切削加工と加工不良 – 切削加工で起こる加工不良の原因と対策
- 更新日:
- 2022/09/04 (公開日: 2022/01/22 ) 著者: 甲斐 智
切削加工において、避けて通ることができない加工不良。
加工不良は機械ストップなどの思わぬトラブルにもつながるため、未然に対策する必要がありますが、その原因はさまざま… 工程が複雑化している近年のCNC工作機械では、各工程で加工不良の原因をいかになくしていくかが生産性向上のカギとなっています。
この記事では、AIによる「切削工具異常検知システム」で加工不良の防止に貢献している株式会社MAZINに、切削加工における加工不良の〈原因と対策〉についてお聞きしました。
(本記事は(株)MAZINが提供している「切削加工のお役立ちコラム」から、一部内容をダイジェストでお送りしています)

効率よく対策するためにも、まずは加工不良の原因を知ることからはじめましょう!
切削加工における加工不良の主な原因

切削加工の加工不良の主な原因には、「切粉」「ビビり」「バリ」「チッピング」「構成刃先」があげられます。
これらは「工具で金属を削る」ことから発生するため、マシニングセンタ・CNC旋盤・自動旋盤など、工作機械の種類や加工方法が変わっても、不良発生のメカニズムは変わりません。
〈加工不良の主な原因〉
加工不良と切粉

切粉(きりこ)は切削時に発生する、金属の「切りくず」です。
切削加工に切粉はつきものですが、うまく排出できないと加工不良やチョコ停につながるため、確実に排出する必要があります。

◆ **収集データ**:
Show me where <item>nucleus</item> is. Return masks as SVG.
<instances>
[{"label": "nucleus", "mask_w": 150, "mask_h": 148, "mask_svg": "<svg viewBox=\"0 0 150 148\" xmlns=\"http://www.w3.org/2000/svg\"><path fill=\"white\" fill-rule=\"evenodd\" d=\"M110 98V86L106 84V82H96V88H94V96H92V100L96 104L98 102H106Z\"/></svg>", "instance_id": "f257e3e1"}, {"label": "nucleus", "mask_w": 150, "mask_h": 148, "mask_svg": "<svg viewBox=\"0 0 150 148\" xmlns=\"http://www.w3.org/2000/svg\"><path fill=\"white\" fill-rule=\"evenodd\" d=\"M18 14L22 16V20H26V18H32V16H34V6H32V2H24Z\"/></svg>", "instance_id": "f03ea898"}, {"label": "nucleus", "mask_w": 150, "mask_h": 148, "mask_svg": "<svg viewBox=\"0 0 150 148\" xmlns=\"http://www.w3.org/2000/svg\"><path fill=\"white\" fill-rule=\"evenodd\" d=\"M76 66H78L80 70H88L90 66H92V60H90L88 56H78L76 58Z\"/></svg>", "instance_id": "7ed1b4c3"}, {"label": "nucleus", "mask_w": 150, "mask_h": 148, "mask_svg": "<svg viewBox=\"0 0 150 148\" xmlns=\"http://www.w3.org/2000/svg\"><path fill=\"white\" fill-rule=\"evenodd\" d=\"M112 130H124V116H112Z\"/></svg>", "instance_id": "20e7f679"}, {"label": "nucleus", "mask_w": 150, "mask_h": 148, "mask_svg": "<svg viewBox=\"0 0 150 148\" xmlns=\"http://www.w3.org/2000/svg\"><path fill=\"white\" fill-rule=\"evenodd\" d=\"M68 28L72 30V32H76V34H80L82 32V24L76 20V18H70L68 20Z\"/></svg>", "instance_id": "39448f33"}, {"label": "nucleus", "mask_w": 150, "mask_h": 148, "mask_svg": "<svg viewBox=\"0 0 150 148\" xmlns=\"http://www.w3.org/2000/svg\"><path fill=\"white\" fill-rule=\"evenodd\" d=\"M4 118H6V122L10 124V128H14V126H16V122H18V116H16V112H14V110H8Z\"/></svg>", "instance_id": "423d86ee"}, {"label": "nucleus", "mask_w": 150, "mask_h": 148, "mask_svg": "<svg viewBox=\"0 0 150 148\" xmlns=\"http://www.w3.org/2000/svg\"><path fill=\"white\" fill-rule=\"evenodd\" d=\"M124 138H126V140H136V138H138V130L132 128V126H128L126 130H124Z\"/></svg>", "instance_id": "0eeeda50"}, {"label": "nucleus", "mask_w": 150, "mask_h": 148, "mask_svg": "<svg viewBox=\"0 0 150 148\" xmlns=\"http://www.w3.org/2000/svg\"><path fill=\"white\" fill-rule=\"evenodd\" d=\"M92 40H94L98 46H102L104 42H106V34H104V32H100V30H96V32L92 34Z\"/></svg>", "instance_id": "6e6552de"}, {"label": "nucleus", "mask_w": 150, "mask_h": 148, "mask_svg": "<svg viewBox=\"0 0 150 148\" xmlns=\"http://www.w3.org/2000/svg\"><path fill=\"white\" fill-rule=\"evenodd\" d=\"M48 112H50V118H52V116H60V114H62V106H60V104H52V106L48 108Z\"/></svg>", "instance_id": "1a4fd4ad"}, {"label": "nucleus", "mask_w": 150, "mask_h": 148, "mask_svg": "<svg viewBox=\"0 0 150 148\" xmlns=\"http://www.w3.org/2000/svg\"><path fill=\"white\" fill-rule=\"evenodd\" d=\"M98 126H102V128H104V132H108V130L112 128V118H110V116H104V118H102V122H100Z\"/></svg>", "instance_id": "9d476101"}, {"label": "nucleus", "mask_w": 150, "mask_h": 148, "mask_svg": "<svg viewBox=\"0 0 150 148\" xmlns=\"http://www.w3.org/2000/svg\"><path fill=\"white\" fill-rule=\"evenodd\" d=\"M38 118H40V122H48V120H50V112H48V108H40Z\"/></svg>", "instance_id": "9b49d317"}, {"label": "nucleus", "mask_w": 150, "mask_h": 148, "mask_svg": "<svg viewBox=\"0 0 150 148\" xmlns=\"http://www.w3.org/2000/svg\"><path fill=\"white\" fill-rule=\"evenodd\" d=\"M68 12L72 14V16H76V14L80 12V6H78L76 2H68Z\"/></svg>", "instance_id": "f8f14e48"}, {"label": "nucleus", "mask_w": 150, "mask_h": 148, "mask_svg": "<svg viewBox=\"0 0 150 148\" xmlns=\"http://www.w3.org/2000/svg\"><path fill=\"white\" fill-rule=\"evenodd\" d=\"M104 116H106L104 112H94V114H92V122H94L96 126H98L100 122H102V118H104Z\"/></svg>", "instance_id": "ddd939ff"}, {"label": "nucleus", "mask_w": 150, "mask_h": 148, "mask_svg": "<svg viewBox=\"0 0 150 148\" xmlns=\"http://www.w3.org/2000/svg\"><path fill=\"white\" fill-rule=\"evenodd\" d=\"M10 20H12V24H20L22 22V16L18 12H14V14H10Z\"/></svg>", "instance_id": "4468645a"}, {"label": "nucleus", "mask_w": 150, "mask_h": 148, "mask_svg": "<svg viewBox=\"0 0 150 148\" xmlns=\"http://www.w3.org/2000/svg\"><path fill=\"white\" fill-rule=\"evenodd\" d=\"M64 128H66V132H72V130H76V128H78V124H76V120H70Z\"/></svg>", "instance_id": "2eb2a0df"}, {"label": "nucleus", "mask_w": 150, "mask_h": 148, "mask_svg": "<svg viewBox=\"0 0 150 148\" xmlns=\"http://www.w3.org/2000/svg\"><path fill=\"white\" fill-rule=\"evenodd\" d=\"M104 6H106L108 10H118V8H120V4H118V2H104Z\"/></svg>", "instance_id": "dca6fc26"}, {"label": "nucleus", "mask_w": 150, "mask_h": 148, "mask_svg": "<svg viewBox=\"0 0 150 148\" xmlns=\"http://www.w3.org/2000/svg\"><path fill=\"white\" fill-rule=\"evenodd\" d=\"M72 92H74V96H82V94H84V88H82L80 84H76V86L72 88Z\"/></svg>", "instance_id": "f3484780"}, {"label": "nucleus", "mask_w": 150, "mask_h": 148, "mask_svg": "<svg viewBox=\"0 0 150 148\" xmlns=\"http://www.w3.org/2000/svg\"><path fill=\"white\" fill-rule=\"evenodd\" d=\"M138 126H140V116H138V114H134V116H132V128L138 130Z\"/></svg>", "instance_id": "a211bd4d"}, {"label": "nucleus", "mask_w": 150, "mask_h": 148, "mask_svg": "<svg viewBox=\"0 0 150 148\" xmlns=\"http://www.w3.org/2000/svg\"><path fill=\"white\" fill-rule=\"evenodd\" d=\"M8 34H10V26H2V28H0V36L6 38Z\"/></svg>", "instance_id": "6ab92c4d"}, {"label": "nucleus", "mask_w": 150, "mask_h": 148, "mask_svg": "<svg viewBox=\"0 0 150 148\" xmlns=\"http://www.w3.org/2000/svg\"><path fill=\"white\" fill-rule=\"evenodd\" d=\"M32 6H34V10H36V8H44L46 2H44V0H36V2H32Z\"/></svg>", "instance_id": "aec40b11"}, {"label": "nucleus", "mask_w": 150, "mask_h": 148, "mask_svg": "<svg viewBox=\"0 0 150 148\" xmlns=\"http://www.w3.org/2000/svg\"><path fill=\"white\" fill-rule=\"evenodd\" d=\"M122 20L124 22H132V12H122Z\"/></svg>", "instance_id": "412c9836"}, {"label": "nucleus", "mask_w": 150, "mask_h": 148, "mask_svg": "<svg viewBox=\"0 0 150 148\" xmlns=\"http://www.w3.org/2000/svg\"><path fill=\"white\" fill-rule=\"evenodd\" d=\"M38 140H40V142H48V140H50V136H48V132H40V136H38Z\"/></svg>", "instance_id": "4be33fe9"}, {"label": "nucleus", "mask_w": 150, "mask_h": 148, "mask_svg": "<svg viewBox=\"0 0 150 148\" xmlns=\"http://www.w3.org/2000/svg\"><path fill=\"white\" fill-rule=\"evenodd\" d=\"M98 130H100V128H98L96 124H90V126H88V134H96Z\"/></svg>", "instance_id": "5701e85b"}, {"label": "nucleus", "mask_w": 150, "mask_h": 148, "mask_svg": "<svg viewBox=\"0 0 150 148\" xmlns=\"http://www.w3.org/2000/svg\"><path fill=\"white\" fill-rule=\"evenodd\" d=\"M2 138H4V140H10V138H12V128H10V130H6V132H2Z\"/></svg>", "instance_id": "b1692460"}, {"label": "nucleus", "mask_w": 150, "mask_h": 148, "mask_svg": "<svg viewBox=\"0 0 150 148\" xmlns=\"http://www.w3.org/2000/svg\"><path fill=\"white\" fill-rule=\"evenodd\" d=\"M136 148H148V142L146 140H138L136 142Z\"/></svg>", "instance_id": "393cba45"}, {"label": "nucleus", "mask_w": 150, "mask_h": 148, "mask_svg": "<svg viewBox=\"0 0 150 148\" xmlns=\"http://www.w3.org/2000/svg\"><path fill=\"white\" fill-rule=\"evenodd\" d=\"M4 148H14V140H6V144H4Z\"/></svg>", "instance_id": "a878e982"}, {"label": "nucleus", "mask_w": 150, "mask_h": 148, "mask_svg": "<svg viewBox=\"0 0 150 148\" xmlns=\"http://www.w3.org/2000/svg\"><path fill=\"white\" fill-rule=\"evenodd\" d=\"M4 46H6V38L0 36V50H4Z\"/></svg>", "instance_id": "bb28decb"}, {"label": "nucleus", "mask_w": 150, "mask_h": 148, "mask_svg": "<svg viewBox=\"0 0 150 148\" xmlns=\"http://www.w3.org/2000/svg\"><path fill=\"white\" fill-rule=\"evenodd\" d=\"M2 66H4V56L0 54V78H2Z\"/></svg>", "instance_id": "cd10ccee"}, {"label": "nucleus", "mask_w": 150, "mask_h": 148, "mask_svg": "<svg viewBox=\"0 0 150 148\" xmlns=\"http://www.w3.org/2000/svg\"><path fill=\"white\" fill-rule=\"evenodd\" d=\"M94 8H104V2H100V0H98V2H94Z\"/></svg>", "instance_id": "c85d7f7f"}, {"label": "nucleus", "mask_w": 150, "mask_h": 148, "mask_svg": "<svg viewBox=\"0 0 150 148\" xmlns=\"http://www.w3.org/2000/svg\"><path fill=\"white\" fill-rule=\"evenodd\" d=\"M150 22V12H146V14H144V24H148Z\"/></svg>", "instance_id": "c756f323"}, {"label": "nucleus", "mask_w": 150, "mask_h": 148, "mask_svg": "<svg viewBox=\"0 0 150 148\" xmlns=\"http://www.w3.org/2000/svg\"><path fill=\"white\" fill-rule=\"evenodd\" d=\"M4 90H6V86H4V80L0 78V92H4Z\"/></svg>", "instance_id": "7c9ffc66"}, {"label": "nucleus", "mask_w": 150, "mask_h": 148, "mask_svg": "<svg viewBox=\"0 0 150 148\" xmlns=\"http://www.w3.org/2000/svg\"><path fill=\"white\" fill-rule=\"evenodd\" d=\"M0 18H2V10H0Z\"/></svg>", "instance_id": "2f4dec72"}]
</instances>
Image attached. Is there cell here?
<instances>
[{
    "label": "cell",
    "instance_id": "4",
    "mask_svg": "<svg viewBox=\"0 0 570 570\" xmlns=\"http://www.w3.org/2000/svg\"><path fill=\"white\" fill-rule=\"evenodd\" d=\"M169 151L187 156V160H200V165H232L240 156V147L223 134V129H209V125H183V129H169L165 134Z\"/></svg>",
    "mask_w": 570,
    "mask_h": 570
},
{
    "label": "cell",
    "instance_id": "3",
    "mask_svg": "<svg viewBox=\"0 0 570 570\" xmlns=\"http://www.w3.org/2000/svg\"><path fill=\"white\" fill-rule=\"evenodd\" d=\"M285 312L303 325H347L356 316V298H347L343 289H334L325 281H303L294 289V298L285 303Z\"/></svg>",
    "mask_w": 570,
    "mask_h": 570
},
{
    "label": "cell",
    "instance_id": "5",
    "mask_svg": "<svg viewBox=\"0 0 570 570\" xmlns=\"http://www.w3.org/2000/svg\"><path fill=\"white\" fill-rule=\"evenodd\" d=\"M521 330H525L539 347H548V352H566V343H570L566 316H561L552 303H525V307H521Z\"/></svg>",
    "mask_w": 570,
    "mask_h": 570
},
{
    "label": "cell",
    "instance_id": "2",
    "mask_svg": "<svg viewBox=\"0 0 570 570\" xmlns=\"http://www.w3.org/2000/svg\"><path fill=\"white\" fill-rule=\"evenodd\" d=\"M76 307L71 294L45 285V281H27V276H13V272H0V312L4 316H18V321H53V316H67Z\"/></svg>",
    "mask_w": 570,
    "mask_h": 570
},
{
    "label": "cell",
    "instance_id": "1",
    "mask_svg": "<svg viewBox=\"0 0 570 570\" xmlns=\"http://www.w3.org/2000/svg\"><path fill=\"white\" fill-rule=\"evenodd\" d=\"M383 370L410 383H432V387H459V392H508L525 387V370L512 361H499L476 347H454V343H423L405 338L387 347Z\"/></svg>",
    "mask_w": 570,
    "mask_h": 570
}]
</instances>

◆ **課題内容**:
1 - 切削加工の加工不良についての文章では、加工不良の主な原因として何が挙げられていますか?
2 - 切削加工の加工不良についての文章を、最後の文の次から書き継いでください。

◆ **課題別の解答**:
1 - 「切粉」「ビビり」「バリ」「チッピング」「構成刃先」です。

2 -
切粉の種類と加工状態
切粉の種類は、パラパラとした粉状のものから長くつながった螺旋状のものまでさまざま。
その形状は加工方法やワークによっても変わるため、「切粉を見ると加工の良し悪しがわかる」といっても過言ではありません。
引用元:切粉について|株式会社MAZIN
一般的な加工では「流れ形」の切粉が理想とされており、切粉の種類によってその加工状態を知ることができます。
切粉の種類と加工状態について解説します…(続きはコラムで)
切粉による加工不良の対策
切粉が原因で起こる加工不良には、以下のケースがあります。
〈切粉による加工不良の例〉
- 工具やワークに切粉が巻きついて製品を傷つける
- ワーク交換時に切粉を噛み込み加工不良が発生
- 穴加工時の切粉詰まりでドリルが折損
切粉の排出にはさまざまなアプローチがありますが、まずは切削工具や切削条件を見直しいかに切粉をコントロールするかが重要です…
加工不良とビビり

ビビりは切削加工中に発生する、断続的な振動です。
ビビりは加工不良だけでなく機械の破損にもつながるため早急な対策がもとめられますが、その原因はさまざまです。
ビビりの種類
ビビりは、その振動源から「強制ビビり」と「自励(じれい)ビビり」の大きく2つに分類されます。
引用元:ビビりの種類|株式会社MAZIN
ビビりの発生は、工作機械の状態や外部環境にも大きく左右されるため、工場全体での対策が必要となる場合もあります。
ビビりの種類と発生過程について解説します…(続きはコラムで)
ビビりによる加工不良の対策
ビビりが原因で起こる加工不良には、以下のケースがあります。
〈ビビりによる加工不良の例〉
- 仕上げ面の劣化
- 工具折損
- 機械の破損
切粉の排出にはさまざまなアプローチがありますが、まずは切削工具や切削条件を見直しいかに切粉をコントロールするかが重要です…
加工不良とチッピング

チッピングは、切削工具の刃先に発生する小さな欠けのことです。
切削加工では必ずといっていいほど発生しますが、例え小さなチッピングでも思わぬ機械ストップにつながるため、早期発見が重要です。
CNC工作機械による省人化ラインでは、チッピングをいかに検出するかが課題となっています。
チッピングによる加工不良の対策策
チッピングが原因で起こる加工不良には、以下のケースがあります。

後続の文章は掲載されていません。